Такова жалкая мораль пантеистов: она не только не может подыскать теоретических основ для доброделания, ни тем менее придать им практическую жизненную силу для влияния на человеческую волю, но, напротив, оставаясь верной своим философским и псевдоисторическим предпосылкам, она должна учить народ и отдельных людей только жестокому насильничеству и себялюбию.

Вот почему, останавливаясь в ужасе перед подобными неизбежными выводами, более гуманные поборники пантеизма стараются вновь возвратиться к давно покинутым ими догматам Нового и Ветхого Завета, видоизменяя их в желательном для их теории духе; однако и эта попытка оканчивается у них полной неудачей, о чем мы будем иметь возможность беседовать ниже.

II

Резкую противоположность пантеистической морали, отрицающей свободу воли, представляет собой нравоучение Канта, известное под названием автономной морали. Это нравоучение исходит из признания полной свободы человеческой воли и основывается также не на религиозных началах, но на чисто формальном понятии нравственного долга, которое будто бы царит в духе человека вне всякого его отношения к Богу, миру и истории. Его обязательность для всякого человека сохраняет свою силу при любом религиозном или метафизическом мировоззрении, точнее говоря, не это понятие подчиняется религиозным и философским теориям, но последние должны быть проверяемы с точки зрения первого или, как справедливо выражался Вл. Соловьев, нравственное сознание является тем трибуналом, от которого должны ожидать для себя приговора спорящие между собой вероисповедные и философские системы.

Автономическая мораль в лице Канта и его единомышленников не удовлетворяется христианским учением о добродетели, т. к. последнее, по их мнению, унижено у богословов и проповедников уже через то, что оно представляет собой подчинение чужой воле (Божией), да притом еще соединено с ожиданием наград и наказаний.

Последователей Канта в современном русском обществе очень мало: они сохранились, быть может, в ряду преподавателей философии, да и там едва ли составляют большинство. Что же касается до более широких кругов интеллигенции, то в них забыто и само имя философа, да им и не по плечу отвлеченная материя его творений. Однако основной мотив настроения его системы независимой морали не совсем чужд нашим современникам и еще ближе был к их отцам, и тем более – дедам. Обычный ответ русского интеллигента еще николаевской эпохи на упреки собеседника в его безучастном отношении к религиозной жизни русского народа или даже его собственной семьи – мы разумеем, конечно, общественное богослужение и вообще молитву; обычным оправданием в подобных обвинениях для наших отцов и дедов была ссылка на то, что можно быть нравственным и даже религиозным в высшем смысле, не участвуя в жизни Церкви и не молясь Богу. «Вы воздерживаетесь от зла и творите добро, размышляя об аде и рае, а я желаю делать добро бескорыстно, из уважения к самому добру», – так оправдывались перед своими благочестивыми женами наши деды с известной степенью искренности, и наши отцы – с меньшей искренностью, и уже без всякой искренности наши современники, которым в большинстве случаев просто никакого дела нет до добра и зла.
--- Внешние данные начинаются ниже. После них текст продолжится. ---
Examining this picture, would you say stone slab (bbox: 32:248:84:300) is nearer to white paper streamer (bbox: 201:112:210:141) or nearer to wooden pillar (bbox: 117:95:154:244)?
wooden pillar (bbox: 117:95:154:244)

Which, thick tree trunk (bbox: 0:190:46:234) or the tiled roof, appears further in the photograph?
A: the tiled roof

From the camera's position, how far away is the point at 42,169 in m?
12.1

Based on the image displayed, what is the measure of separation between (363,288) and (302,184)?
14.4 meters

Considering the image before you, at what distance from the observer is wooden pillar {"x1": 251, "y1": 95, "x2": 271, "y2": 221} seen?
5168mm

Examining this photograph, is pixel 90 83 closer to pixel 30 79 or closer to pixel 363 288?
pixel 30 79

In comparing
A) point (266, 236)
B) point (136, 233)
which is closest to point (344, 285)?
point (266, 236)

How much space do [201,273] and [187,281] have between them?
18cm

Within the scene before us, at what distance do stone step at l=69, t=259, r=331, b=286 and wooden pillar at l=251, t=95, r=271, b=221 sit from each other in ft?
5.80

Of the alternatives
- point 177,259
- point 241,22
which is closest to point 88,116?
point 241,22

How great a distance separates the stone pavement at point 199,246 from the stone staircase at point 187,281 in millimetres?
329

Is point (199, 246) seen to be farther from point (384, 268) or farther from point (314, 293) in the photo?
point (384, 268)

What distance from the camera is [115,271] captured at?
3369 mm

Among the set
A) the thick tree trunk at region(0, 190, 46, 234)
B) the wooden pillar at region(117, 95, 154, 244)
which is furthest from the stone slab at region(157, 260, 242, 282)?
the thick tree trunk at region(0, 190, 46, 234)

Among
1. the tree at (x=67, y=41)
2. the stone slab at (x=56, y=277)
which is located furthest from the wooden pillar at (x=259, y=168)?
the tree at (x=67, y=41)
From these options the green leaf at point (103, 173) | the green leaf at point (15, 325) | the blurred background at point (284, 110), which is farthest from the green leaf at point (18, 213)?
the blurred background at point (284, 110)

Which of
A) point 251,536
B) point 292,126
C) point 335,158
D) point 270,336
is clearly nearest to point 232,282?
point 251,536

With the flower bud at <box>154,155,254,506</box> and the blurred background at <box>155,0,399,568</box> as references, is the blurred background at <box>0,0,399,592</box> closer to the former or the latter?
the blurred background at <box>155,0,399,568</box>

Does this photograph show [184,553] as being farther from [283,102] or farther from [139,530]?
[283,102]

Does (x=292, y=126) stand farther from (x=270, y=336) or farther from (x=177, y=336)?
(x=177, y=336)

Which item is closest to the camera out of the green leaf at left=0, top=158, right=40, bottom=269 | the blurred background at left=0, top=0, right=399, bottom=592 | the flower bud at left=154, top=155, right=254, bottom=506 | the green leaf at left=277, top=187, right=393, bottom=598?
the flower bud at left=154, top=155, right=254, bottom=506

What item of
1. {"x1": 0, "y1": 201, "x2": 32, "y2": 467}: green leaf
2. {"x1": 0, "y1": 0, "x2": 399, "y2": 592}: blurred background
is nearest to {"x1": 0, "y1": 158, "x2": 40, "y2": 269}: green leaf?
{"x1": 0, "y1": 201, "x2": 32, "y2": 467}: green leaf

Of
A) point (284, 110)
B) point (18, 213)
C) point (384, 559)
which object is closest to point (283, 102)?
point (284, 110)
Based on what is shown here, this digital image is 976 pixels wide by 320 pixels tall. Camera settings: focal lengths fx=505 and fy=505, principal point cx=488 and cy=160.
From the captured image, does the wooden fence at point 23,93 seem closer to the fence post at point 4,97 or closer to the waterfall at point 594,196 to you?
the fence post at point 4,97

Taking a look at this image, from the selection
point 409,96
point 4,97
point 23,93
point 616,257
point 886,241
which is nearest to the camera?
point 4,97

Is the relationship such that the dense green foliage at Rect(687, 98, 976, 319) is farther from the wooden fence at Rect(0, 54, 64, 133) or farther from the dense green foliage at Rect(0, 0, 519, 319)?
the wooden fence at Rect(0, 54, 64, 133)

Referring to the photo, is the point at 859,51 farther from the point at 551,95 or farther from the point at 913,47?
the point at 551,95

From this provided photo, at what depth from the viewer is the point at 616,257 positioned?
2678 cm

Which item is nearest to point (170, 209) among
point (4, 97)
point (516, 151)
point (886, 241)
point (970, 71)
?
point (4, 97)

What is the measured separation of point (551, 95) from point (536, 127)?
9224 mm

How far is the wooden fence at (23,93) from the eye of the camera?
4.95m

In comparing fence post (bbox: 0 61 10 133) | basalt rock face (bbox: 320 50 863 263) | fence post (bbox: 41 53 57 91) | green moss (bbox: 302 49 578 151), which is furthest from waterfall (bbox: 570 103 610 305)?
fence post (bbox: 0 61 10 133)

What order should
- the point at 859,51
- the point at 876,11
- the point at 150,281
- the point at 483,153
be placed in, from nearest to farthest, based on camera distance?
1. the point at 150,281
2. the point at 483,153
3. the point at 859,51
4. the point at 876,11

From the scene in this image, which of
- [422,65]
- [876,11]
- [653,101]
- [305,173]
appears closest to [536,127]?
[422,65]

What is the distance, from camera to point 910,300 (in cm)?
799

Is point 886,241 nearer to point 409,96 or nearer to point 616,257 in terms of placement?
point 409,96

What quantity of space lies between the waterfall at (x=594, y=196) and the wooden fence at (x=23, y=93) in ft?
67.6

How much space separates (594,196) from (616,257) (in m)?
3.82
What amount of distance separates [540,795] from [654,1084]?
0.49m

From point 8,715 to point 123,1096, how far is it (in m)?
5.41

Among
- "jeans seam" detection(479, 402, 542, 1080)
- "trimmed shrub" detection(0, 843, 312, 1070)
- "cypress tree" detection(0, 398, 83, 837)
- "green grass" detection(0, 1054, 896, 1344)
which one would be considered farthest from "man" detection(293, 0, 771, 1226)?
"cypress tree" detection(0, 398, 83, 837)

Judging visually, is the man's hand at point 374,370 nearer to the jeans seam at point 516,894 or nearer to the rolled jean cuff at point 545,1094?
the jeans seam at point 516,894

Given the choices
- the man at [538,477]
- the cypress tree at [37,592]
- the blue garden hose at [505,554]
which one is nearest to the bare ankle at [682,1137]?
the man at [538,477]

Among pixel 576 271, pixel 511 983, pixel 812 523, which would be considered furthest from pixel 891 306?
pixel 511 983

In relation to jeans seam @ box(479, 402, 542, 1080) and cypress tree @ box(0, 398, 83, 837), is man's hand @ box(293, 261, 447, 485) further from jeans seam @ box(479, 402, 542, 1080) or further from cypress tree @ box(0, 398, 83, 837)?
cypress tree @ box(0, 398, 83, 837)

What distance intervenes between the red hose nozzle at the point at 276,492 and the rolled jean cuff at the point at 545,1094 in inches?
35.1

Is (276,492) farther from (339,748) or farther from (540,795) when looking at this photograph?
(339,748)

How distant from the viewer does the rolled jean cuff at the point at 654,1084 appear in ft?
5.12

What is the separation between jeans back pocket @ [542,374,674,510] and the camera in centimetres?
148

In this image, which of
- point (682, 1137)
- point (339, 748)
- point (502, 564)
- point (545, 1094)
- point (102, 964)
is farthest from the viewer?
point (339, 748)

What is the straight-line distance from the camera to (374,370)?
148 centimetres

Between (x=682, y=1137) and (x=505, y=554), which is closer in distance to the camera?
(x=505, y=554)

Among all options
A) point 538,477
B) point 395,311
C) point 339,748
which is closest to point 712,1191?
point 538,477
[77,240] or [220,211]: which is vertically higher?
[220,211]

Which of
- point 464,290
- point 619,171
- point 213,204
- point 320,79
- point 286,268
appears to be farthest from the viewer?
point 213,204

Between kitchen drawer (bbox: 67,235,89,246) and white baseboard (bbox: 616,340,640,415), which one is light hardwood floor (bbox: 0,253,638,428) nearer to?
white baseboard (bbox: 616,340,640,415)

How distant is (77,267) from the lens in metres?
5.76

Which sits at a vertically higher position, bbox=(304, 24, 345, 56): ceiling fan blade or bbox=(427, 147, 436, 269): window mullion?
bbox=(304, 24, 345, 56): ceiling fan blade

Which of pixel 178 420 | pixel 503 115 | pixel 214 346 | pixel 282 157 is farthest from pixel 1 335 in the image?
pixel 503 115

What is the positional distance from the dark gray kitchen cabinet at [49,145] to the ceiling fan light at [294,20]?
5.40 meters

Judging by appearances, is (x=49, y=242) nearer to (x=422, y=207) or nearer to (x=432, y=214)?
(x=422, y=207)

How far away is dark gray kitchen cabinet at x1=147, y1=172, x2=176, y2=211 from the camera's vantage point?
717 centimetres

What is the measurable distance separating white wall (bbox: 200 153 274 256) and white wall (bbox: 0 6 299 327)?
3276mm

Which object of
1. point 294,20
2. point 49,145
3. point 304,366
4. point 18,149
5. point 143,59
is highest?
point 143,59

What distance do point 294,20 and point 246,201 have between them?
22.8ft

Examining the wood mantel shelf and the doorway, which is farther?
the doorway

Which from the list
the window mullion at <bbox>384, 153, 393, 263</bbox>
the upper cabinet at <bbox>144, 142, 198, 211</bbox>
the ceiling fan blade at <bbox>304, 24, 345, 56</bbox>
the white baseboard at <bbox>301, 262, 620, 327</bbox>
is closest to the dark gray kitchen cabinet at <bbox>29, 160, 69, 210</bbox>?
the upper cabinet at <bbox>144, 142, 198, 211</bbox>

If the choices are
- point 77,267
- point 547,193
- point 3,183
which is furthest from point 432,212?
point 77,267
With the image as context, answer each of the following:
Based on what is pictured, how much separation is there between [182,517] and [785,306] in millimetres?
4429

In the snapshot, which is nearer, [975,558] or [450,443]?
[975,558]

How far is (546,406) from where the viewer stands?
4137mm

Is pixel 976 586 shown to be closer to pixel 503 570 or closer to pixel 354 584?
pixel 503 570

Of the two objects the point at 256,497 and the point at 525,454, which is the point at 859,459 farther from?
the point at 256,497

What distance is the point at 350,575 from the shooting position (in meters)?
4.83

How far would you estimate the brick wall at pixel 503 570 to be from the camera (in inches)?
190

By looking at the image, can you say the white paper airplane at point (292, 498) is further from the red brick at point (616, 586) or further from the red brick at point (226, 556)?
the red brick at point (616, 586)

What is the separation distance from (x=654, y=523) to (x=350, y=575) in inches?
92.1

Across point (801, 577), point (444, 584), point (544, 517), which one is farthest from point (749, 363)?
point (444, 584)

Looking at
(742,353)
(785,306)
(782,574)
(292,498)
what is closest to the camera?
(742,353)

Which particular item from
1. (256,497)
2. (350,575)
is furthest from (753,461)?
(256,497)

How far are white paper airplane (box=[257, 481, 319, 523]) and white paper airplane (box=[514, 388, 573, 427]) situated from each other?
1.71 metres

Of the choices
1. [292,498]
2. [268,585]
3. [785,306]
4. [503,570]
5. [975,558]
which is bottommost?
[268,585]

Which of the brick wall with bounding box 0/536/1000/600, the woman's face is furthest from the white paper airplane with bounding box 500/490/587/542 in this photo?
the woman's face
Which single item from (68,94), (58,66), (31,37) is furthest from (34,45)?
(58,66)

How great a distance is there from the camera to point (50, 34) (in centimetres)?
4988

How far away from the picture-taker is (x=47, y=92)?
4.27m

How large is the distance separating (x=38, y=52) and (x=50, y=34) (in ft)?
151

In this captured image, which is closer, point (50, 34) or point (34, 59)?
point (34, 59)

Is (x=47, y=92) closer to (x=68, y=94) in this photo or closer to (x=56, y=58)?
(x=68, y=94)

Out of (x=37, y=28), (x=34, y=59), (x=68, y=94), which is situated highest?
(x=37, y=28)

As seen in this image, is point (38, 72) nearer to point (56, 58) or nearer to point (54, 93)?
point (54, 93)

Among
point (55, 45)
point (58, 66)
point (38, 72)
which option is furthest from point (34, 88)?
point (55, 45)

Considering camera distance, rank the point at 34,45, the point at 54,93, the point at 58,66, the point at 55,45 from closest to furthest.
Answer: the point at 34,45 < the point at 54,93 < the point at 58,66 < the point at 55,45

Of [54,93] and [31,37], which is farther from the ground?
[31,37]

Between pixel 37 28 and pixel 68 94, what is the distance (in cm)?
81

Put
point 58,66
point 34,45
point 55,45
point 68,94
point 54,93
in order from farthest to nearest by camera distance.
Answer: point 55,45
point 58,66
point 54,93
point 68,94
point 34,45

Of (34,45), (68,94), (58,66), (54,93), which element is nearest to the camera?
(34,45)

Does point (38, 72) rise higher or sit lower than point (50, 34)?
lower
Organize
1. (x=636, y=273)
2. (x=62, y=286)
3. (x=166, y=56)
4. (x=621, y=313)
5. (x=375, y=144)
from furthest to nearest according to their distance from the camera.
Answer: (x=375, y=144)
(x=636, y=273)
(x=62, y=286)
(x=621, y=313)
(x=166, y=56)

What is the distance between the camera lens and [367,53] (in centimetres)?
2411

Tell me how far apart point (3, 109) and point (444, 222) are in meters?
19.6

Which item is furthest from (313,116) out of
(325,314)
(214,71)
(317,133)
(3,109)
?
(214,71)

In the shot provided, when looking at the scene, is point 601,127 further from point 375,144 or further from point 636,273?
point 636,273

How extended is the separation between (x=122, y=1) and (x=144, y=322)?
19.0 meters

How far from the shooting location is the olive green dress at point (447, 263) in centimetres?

Что же касается наших отцов и особенно дедов, то так говорили те из них, которых воспитывали в тогдашней строгой немецкой школе, в военной или гражданской, несомненно, носившей на себе яркое отражение кантовских идей формального долга как в положительном содержании преподаваемых правил жизни, так и в своем общем строе, отражавшемся во всех почти сторонах жизни русского общества николаевской эпохи. Конечно, не один только Кант, но и более древний рыцарский дух западной Европы, которому не был чужд и кенигсбергский философ, сказывался в данном случае в убеждениях наших дедов и отцов и в надуто-фальшивых фразах наших современников.